Set down the lines below word for word, all of them, leaving out the pictures.
start Entries
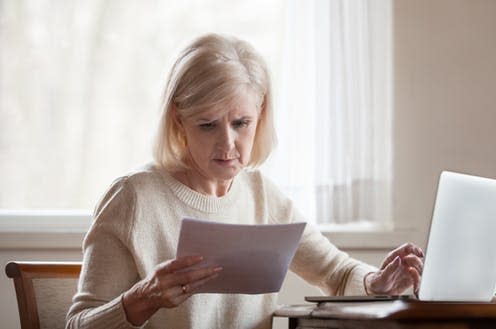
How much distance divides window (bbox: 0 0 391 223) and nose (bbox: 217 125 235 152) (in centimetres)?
120

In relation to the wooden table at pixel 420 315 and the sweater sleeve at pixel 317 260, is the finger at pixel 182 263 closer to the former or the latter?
the wooden table at pixel 420 315

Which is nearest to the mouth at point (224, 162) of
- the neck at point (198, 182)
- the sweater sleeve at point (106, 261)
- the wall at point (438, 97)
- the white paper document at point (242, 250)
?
the neck at point (198, 182)

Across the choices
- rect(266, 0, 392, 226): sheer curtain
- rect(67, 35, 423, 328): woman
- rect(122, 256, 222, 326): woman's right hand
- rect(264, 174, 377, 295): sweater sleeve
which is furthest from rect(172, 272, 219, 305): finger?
rect(266, 0, 392, 226): sheer curtain

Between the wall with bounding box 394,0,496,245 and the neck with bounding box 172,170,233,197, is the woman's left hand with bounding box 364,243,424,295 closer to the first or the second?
the neck with bounding box 172,170,233,197

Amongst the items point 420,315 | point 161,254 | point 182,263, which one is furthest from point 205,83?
point 420,315

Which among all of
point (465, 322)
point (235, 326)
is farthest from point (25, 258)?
point (465, 322)

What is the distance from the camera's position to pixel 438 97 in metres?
3.33

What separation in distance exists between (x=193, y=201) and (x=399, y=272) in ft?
1.82

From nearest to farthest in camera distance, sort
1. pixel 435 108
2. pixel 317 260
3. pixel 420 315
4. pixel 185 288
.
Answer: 1. pixel 420 315
2. pixel 185 288
3. pixel 317 260
4. pixel 435 108

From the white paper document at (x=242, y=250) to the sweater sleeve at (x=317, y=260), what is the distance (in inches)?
19.3

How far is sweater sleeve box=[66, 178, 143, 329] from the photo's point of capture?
6.68 ft

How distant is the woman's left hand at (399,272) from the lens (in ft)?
6.91

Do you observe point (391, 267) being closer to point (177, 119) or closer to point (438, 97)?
point (177, 119)

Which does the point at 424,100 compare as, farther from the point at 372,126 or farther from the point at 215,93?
the point at 215,93
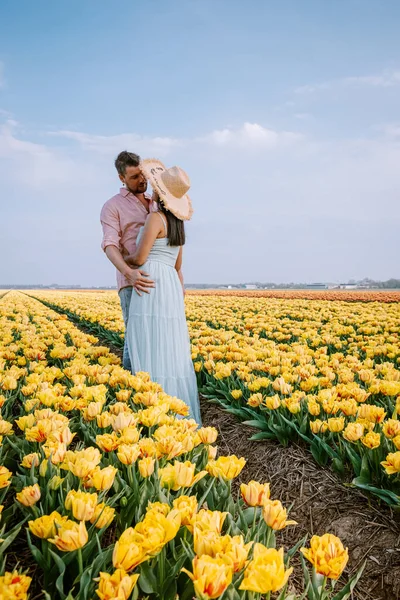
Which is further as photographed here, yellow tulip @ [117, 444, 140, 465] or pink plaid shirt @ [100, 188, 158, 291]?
pink plaid shirt @ [100, 188, 158, 291]

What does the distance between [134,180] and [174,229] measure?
0.75 m

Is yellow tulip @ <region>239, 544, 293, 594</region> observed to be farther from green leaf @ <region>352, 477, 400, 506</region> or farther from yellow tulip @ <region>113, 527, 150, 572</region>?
green leaf @ <region>352, 477, 400, 506</region>

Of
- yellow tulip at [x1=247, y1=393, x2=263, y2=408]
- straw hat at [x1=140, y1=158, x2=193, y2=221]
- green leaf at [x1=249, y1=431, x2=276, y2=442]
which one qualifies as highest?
straw hat at [x1=140, y1=158, x2=193, y2=221]

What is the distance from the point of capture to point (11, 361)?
4.13 metres

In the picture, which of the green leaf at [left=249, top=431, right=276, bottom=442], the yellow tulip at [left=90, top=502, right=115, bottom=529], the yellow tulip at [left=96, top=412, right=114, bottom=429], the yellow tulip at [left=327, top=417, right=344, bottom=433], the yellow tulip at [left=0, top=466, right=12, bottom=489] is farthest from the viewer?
the green leaf at [left=249, top=431, right=276, bottom=442]

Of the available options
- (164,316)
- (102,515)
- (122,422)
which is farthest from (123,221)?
(102,515)

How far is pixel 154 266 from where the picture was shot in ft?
12.0

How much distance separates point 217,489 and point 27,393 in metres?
1.54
end Entries
- _Task response_
How much distance divides window (bbox: 0 0 391 223) and nose (bbox: 217 125 235 152) (in centimetres)?
120

In relation to the wooden table at pixel 420 315 and the sweater sleeve at pixel 317 260, is the finger at pixel 182 263 closer to the former or the latter?
the wooden table at pixel 420 315

Which is nearest to the mouth at point (224, 162) of
- the neck at point (198, 182)
- the sweater sleeve at point (106, 261)
- the wall at point (438, 97)
- the white paper document at point (242, 250)
?
the neck at point (198, 182)

Across the choices
- rect(266, 0, 392, 226): sheer curtain
- rect(67, 35, 423, 328): woman
- rect(122, 256, 222, 326): woman's right hand
- rect(264, 174, 377, 295): sweater sleeve
which is furthest from rect(172, 272, 219, 305): finger?
rect(266, 0, 392, 226): sheer curtain

Between the wall with bounding box 394,0,496,245 and the neck with bounding box 172,170,233,197, is the woman's left hand with bounding box 364,243,424,295 closer to the first or the second?
the neck with bounding box 172,170,233,197

Amongst the items point 420,315 | point 161,254 | point 182,263, which one is furthest from point 205,83?
point 420,315

Which among all of
point (465, 322)
point (235, 326)
is farthest from point (25, 258)?
point (465, 322)

What is the distance from the camera's position to pixel 438 97 in metres?
3.33

What separation in distance exists between (x=193, y=201) and (x=399, y=272) in ft?
1.82

From nearest to farthest in camera distance, sort
1. pixel 435 108
2. pixel 317 260
3. pixel 420 315
4. pixel 185 288
.
Answer: 1. pixel 420 315
2. pixel 185 288
3. pixel 317 260
4. pixel 435 108

From the white paper document at (x=242, y=250) to the sweater sleeve at (x=317, y=260), what is the distance (in inches)?
19.3

How far is sweater sleeve box=[66, 178, 143, 329] from the photo's point of capture?
6.68 ft

How distant is the woman's left hand at (399,272) from the lens (in ft)?
6.91

Do you observe point (391, 267) being closer to point (177, 119) or closer to point (438, 97)?
point (177, 119)

Which does the point at 424,100 compare as, farther from the point at 372,126 or farther from the point at 215,93?
the point at 215,93
Which is further as photographed here, yellow tulip @ [117, 444, 140, 465] or pink plaid shirt @ [100, 188, 158, 291]?
pink plaid shirt @ [100, 188, 158, 291]

What does the distance between [134,180] and [174,229] measure?
0.75 m

Is yellow tulip @ <region>239, 544, 293, 594</region> observed to be farther from green leaf @ <region>352, 477, 400, 506</region> or farther from yellow tulip @ <region>113, 527, 150, 572</region>?
green leaf @ <region>352, 477, 400, 506</region>

Of
- yellow tulip at [x1=247, y1=393, x2=263, y2=408]
- straw hat at [x1=140, y1=158, x2=193, y2=221]
- green leaf at [x1=249, y1=431, x2=276, y2=442]
which one qualifies as highest?
straw hat at [x1=140, y1=158, x2=193, y2=221]

What is the distance from the point of capture to point (11, 361)?
4.13 metres

In the picture, which of the green leaf at [left=249, top=431, right=276, bottom=442], the yellow tulip at [left=90, top=502, right=115, bottom=529], the yellow tulip at [left=96, top=412, right=114, bottom=429], the yellow tulip at [left=327, top=417, right=344, bottom=433], the yellow tulip at [left=0, top=466, right=12, bottom=489] is farthest from the viewer?
the green leaf at [left=249, top=431, right=276, bottom=442]

Of the available options
- (164,316)
- (102,515)
- (122,422)
which is farthest from (123,221)?
(102,515)

How far is pixel 154 266 from where the picture was shot in ft?
12.0

How much distance separates point 217,489 and point 27,393 in metres?
1.54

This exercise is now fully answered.